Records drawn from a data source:
..............................
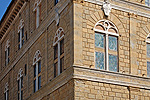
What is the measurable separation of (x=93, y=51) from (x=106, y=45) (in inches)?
44.7

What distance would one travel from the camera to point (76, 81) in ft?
85.0

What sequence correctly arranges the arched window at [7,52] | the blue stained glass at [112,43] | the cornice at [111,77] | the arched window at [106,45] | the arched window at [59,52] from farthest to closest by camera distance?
the arched window at [7,52], the arched window at [59,52], the blue stained glass at [112,43], the arched window at [106,45], the cornice at [111,77]

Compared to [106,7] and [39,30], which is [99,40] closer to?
[106,7]

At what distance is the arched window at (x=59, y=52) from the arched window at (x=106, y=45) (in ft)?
7.76

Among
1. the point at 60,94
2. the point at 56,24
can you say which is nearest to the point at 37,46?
the point at 56,24

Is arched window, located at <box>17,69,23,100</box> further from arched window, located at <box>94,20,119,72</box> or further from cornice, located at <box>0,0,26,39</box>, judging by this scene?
arched window, located at <box>94,20,119,72</box>

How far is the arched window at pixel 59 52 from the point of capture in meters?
28.6

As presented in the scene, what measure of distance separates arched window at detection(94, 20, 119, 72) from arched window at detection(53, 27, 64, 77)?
237 cm

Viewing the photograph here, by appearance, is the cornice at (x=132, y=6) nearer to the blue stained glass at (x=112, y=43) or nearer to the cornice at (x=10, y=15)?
the blue stained glass at (x=112, y=43)

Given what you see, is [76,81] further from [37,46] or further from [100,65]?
[37,46]

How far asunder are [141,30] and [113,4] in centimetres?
256

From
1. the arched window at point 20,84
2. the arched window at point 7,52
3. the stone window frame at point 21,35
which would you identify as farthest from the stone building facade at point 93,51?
the arched window at point 7,52

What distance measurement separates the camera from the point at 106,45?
27844 mm

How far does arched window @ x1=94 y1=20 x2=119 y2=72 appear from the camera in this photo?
90.0 ft
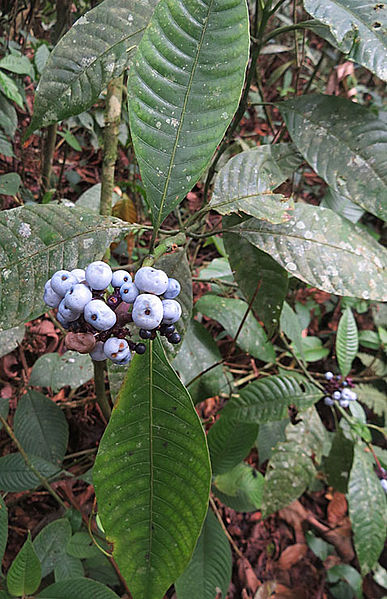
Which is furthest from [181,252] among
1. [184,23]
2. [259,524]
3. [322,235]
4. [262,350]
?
[259,524]

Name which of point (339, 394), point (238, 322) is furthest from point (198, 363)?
point (339, 394)

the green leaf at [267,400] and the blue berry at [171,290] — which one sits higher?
the blue berry at [171,290]

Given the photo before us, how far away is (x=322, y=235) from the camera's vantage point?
0.71 meters

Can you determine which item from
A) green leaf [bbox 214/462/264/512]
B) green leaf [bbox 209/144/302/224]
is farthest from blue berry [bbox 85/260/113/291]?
green leaf [bbox 214/462/264/512]

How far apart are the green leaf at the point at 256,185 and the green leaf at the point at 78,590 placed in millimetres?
694

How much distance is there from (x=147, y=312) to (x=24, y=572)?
1.96 ft

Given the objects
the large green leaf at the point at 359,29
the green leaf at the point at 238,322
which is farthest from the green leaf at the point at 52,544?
the large green leaf at the point at 359,29

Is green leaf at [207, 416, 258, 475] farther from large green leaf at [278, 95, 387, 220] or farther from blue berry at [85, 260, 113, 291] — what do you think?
blue berry at [85, 260, 113, 291]

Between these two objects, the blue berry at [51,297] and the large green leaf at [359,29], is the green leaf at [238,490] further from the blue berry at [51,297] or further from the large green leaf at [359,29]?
the large green leaf at [359,29]

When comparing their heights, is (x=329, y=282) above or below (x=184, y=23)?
below

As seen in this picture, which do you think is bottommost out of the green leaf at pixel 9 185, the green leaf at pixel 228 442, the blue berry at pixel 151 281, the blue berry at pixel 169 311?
the green leaf at pixel 228 442

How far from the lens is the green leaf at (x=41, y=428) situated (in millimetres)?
1158

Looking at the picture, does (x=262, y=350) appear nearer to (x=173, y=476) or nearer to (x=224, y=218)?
(x=224, y=218)

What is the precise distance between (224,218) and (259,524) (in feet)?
4.40
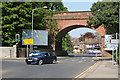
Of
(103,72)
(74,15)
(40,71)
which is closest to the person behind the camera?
(103,72)

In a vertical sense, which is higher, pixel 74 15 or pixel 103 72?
pixel 74 15

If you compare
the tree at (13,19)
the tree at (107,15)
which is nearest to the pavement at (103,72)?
the tree at (107,15)

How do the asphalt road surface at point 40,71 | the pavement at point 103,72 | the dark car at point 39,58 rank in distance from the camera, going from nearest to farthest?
the pavement at point 103,72 < the asphalt road surface at point 40,71 < the dark car at point 39,58

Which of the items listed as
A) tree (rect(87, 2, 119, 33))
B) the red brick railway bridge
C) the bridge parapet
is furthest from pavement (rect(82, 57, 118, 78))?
the bridge parapet

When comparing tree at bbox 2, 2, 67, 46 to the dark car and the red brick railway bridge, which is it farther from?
the dark car

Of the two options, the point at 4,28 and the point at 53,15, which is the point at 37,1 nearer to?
the point at 53,15

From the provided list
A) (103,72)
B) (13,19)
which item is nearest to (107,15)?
(103,72)

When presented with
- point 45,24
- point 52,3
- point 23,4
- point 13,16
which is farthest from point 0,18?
point 52,3

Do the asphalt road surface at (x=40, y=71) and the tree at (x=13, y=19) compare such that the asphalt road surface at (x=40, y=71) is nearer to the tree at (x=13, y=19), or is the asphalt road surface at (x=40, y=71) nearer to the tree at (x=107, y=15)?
the tree at (x=107, y=15)

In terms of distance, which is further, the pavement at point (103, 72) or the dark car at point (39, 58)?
the dark car at point (39, 58)

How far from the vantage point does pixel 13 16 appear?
41.2 meters

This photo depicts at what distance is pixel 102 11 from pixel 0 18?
18.5 m

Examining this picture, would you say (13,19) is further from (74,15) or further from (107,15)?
(107,15)

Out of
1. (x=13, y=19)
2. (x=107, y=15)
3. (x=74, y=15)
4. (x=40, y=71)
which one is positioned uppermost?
(x=74, y=15)
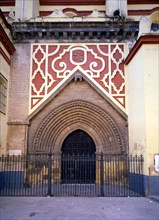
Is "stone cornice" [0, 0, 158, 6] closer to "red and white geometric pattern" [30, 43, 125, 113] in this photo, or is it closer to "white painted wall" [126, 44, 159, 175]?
"red and white geometric pattern" [30, 43, 125, 113]

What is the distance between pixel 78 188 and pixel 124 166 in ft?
6.94

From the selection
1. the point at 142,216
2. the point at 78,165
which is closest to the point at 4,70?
the point at 78,165

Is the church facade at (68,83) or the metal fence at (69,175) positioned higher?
the church facade at (68,83)

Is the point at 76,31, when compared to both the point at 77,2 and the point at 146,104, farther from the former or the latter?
the point at 146,104

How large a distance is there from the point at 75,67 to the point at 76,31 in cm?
164

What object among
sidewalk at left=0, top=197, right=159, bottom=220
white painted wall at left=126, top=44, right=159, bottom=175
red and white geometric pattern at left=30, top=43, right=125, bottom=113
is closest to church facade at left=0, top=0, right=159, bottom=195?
red and white geometric pattern at left=30, top=43, right=125, bottom=113

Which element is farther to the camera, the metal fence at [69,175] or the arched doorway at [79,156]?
the arched doorway at [79,156]

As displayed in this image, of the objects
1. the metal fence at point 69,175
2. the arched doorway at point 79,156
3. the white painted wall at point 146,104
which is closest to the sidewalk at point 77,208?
the metal fence at point 69,175

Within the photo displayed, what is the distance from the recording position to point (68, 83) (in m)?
12.8

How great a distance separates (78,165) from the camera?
42.4ft

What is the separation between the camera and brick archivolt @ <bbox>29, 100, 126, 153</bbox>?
12398 millimetres

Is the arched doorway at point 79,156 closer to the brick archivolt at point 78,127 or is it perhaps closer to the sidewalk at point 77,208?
the brick archivolt at point 78,127

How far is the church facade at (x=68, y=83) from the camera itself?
1234cm

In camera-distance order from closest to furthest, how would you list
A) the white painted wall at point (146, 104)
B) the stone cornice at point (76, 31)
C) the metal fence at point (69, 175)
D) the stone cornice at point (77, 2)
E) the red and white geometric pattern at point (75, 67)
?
the white painted wall at point (146, 104) < the metal fence at point (69, 175) < the red and white geometric pattern at point (75, 67) < the stone cornice at point (76, 31) < the stone cornice at point (77, 2)
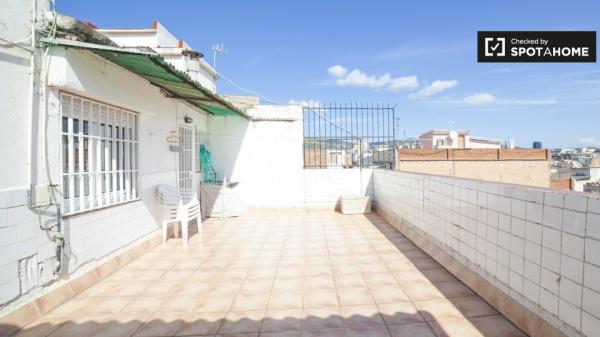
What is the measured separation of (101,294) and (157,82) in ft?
10.6

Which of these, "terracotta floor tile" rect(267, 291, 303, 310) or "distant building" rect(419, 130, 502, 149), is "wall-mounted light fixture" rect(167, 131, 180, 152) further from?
"distant building" rect(419, 130, 502, 149)

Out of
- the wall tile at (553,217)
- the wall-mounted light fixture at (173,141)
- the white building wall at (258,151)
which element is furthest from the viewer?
the white building wall at (258,151)

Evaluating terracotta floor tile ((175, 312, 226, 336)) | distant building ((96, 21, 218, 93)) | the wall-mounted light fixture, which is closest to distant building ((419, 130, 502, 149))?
distant building ((96, 21, 218, 93))

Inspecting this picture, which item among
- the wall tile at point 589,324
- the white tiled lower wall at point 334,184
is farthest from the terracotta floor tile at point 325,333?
the white tiled lower wall at point 334,184

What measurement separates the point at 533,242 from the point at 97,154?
501 cm

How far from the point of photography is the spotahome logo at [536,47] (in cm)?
593

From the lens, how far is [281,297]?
352 cm

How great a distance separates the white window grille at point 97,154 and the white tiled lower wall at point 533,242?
460cm

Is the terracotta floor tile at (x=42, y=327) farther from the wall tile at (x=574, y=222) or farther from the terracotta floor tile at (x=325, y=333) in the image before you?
the wall tile at (x=574, y=222)

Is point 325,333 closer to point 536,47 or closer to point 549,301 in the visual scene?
point 549,301

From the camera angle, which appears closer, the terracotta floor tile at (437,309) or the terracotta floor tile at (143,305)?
the terracotta floor tile at (437,309)

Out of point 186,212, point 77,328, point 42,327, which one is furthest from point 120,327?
point 186,212

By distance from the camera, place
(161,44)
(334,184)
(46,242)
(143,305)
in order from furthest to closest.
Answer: (161,44), (334,184), (143,305), (46,242)

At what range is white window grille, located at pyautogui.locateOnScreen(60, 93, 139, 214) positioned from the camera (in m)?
3.85
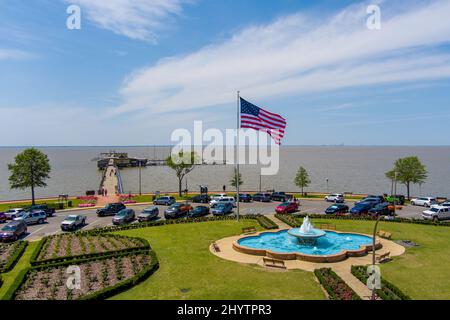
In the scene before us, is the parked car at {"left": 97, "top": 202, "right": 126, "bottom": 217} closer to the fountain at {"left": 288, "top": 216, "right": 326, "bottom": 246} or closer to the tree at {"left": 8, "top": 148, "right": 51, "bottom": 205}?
the tree at {"left": 8, "top": 148, "right": 51, "bottom": 205}

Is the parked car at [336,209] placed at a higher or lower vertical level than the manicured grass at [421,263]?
higher

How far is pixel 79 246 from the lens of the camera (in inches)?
1133

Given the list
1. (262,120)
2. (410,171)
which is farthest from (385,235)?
(410,171)

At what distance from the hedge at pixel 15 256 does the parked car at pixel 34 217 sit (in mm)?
9898

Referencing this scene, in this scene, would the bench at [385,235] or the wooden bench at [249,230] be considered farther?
the wooden bench at [249,230]

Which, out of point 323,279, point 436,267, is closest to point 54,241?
point 323,279

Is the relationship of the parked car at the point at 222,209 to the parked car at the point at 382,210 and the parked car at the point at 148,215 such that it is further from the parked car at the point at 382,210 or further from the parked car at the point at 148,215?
the parked car at the point at 382,210

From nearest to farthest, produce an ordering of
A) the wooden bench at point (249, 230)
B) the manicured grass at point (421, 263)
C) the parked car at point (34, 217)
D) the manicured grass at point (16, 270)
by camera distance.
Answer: the manicured grass at point (421, 263) < the manicured grass at point (16, 270) < the wooden bench at point (249, 230) < the parked car at point (34, 217)

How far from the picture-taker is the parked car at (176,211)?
41.7 metres

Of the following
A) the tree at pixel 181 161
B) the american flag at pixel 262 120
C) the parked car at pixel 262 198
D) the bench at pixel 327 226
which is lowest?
the bench at pixel 327 226

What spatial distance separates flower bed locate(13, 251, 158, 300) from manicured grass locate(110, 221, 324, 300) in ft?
2.17

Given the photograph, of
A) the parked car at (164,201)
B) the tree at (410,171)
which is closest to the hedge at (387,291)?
the parked car at (164,201)
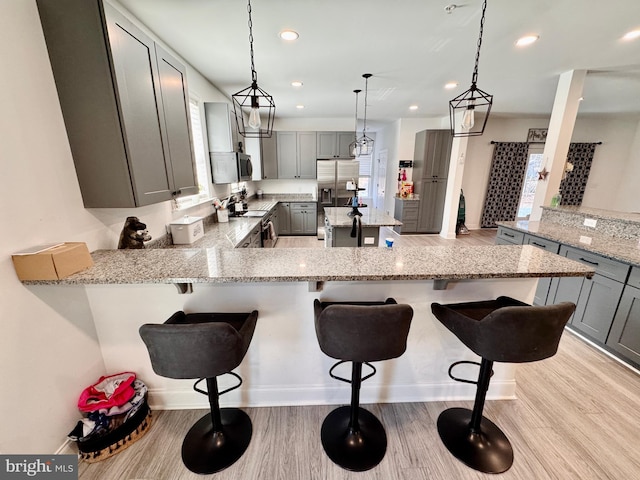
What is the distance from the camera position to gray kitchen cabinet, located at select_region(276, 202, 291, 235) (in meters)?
5.80

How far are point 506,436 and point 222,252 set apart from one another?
2.13 meters

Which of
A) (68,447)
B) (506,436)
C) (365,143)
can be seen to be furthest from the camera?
(365,143)

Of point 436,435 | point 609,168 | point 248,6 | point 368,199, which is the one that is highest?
point 248,6

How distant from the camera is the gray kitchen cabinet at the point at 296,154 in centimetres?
590

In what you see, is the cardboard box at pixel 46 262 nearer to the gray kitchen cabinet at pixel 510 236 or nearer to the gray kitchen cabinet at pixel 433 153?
the gray kitchen cabinet at pixel 510 236

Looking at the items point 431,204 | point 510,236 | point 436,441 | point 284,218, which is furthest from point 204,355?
point 431,204

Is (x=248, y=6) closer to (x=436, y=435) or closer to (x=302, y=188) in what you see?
(x=436, y=435)

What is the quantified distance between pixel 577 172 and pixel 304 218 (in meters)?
6.88

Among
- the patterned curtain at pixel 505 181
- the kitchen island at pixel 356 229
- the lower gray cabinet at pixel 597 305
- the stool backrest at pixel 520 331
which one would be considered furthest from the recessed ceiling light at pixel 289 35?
the patterned curtain at pixel 505 181

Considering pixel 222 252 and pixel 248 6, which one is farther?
pixel 248 6

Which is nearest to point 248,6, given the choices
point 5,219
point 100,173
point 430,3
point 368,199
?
point 430,3

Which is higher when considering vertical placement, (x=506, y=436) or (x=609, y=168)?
(x=609, y=168)

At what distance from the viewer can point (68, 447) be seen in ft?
4.71

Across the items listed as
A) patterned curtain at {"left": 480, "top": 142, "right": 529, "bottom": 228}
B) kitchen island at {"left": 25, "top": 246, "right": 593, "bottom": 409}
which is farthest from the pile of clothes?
patterned curtain at {"left": 480, "top": 142, "right": 529, "bottom": 228}
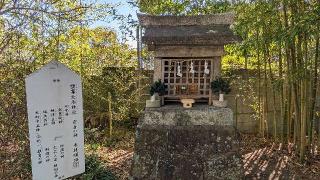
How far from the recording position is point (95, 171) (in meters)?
5.32

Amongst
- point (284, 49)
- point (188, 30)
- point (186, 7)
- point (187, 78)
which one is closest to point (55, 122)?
point (187, 78)

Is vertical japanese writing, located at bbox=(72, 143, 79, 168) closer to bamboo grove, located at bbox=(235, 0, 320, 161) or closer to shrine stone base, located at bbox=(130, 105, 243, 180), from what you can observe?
shrine stone base, located at bbox=(130, 105, 243, 180)

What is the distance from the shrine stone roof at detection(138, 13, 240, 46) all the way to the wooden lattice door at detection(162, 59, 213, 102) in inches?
15.2

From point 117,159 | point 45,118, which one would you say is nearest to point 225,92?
point 117,159

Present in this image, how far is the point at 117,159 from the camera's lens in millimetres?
6570

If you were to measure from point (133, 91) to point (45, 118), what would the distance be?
522cm

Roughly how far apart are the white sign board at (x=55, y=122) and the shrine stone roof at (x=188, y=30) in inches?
104

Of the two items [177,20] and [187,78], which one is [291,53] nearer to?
[187,78]

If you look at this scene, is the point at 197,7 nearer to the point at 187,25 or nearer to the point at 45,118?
the point at 187,25

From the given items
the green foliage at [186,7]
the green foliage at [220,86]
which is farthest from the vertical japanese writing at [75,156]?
the green foliage at [186,7]

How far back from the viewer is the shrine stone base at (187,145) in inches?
214

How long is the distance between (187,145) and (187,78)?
1092 mm

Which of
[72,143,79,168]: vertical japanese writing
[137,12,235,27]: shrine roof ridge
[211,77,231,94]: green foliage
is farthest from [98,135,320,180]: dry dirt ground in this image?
[72,143,79,168]: vertical japanese writing

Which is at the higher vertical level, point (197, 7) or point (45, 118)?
point (197, 7)
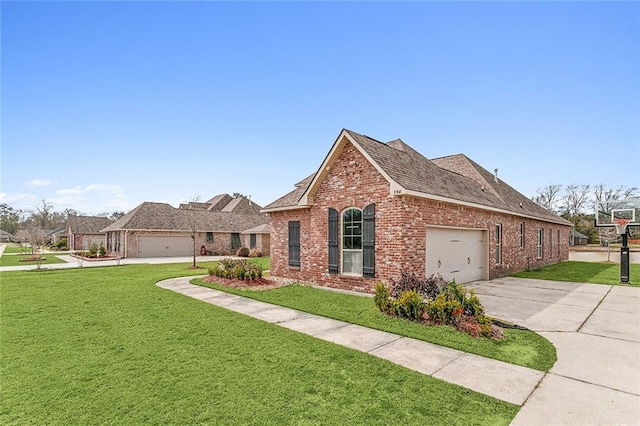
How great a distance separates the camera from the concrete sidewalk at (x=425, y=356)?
13.4ft

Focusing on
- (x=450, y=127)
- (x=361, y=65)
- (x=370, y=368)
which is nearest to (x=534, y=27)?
(x=361, y=65)

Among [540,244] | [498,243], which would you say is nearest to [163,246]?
[498,243]

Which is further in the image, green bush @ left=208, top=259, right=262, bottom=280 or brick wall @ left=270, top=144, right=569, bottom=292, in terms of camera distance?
green bush @ left=208, top=259, right=262, bottom=280

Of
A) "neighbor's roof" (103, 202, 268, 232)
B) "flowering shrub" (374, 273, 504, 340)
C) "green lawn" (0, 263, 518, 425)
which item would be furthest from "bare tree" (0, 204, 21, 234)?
"flowering shrub" (374, 273, 504, 340)

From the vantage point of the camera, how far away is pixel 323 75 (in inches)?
576

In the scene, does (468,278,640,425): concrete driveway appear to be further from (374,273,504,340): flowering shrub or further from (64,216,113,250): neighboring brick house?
(64,216,113,250): neighboring brick house

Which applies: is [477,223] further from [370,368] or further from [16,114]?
[16,114]

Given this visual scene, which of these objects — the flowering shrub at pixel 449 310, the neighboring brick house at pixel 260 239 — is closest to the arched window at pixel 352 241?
the flowering shrub at pixel 449 310

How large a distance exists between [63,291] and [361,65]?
14333 mm

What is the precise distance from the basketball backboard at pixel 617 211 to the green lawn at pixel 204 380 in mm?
17605

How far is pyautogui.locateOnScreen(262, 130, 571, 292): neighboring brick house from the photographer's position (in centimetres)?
958

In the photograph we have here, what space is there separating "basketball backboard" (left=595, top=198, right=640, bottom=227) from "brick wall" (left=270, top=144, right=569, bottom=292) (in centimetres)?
524

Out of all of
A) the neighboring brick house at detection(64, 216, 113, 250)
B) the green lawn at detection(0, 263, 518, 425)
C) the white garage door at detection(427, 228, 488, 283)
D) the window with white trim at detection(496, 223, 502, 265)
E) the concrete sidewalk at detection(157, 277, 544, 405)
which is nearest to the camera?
the green lawn at detection(0, 263, 518, 425)

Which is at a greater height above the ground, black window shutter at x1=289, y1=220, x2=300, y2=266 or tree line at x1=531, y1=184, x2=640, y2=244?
tree line at x1=531, y1=184, x2=640, y2=244
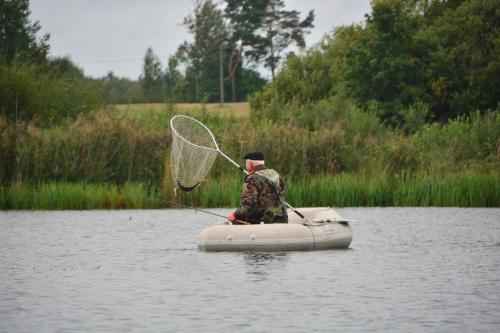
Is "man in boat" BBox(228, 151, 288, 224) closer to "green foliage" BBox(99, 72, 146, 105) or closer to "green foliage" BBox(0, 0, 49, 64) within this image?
"green foliage" BBox(0, 0, 49, 64)

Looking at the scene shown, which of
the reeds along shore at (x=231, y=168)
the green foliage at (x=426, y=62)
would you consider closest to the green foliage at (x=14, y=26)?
the green foliage at (x=426, y=62)

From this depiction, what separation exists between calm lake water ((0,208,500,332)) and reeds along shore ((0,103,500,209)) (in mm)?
→ 3593

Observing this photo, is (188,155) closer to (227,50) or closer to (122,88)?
(227,50)

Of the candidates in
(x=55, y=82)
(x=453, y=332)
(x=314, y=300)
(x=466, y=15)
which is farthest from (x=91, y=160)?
(x=466, y=15)

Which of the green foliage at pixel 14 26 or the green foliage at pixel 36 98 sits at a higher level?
the green foliage at pixel 14 26

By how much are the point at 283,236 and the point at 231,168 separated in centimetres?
1110

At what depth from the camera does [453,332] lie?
11609mm

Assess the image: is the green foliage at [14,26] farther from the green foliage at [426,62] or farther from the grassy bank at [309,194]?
the grassy bank at [309,194]

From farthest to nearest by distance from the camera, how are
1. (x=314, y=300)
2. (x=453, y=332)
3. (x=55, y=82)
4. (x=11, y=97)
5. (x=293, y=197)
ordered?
1. (x=55, y=82)
2. (x=11, y=97)
3. (x=293, y=197)
4. (x=314, y=300)
5. (x=453, y=332)

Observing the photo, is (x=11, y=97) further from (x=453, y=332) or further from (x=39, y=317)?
(x=453, y=332)

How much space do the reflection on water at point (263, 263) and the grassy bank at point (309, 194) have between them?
29.2ft

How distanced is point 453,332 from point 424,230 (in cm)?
1127

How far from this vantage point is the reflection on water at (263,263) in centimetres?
1634

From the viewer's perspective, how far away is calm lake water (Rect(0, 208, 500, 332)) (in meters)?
12.4
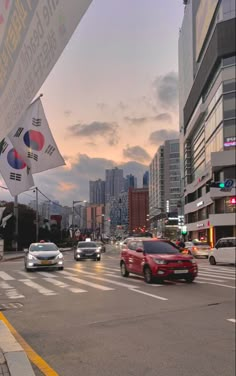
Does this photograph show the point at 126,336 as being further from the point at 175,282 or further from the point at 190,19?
the point at 190,19

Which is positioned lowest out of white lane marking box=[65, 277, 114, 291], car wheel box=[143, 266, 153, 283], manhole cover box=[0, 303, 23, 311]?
white lane marking box=[65, 277, 114, 291]

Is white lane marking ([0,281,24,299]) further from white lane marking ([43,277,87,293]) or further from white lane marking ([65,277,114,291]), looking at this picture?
white lane marking ([65,277,114,291])

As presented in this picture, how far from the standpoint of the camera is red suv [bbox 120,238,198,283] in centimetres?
1641

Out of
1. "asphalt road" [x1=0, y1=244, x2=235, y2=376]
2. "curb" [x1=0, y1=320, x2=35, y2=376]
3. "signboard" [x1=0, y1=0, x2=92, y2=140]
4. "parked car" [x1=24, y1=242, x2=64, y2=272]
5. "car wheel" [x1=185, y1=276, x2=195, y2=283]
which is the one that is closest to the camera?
"signboard" [x1=0, y1=0, x2=92, y2=140]

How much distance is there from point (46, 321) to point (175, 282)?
27.8 feet

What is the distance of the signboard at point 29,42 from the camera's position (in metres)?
3.04

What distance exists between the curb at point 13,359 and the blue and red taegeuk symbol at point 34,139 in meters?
3.60

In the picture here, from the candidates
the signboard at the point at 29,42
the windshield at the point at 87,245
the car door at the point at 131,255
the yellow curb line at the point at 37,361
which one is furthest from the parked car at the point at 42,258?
the signboard at the point at 29,42

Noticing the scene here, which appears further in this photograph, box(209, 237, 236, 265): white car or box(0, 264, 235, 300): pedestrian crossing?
box(209, 237, 236, 265): white car

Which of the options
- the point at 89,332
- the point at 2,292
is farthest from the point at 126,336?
the point at 2,292

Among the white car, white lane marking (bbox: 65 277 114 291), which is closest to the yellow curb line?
white lane marking (bbox: 65 277 114 291)

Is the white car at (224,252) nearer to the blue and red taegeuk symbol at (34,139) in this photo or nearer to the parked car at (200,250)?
the parked car at (200,250)

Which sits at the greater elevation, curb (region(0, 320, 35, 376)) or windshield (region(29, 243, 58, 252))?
windshield (region(29, 243, 58, 252))

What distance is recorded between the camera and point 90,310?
11.0 meters
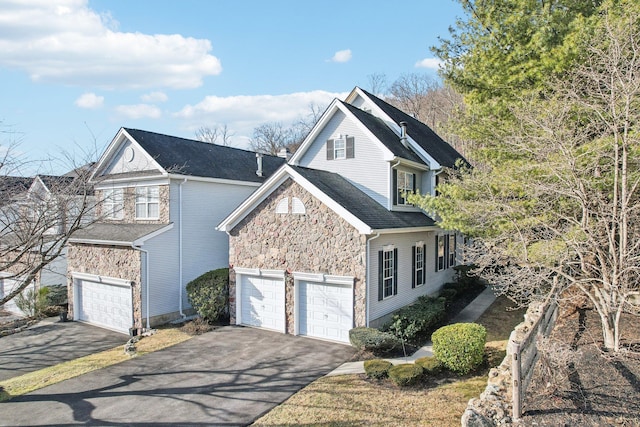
..............................
Exercise objective - Locate each line of the listing that contains the word "geometric" and copy those lines.

Response to the exercise -
Is "stone cornice" [0, 0, 158, 6] closer to "red and white geometric pattern" [30, 43, 125, 113] in this photo, or is it closer to "white painted wall" [126, 44, 159, 175]?
"red and white geometric pattern" [30, 43, 125, 113]
red and white geometric pattern at left=30, top=43, right=125, bottom=113
red and white geometric pattern at left=30, top=43, right=125, bottom=113
E) the red and white geometric pattern at point (75, 67)
the white painted wall at point (146, 104) < the metal fence at point (69, 175) < the red and white geometric pattern at point (75, 67) < the stone cornice at point (76, 31) < the stone cornice at point (77, 2)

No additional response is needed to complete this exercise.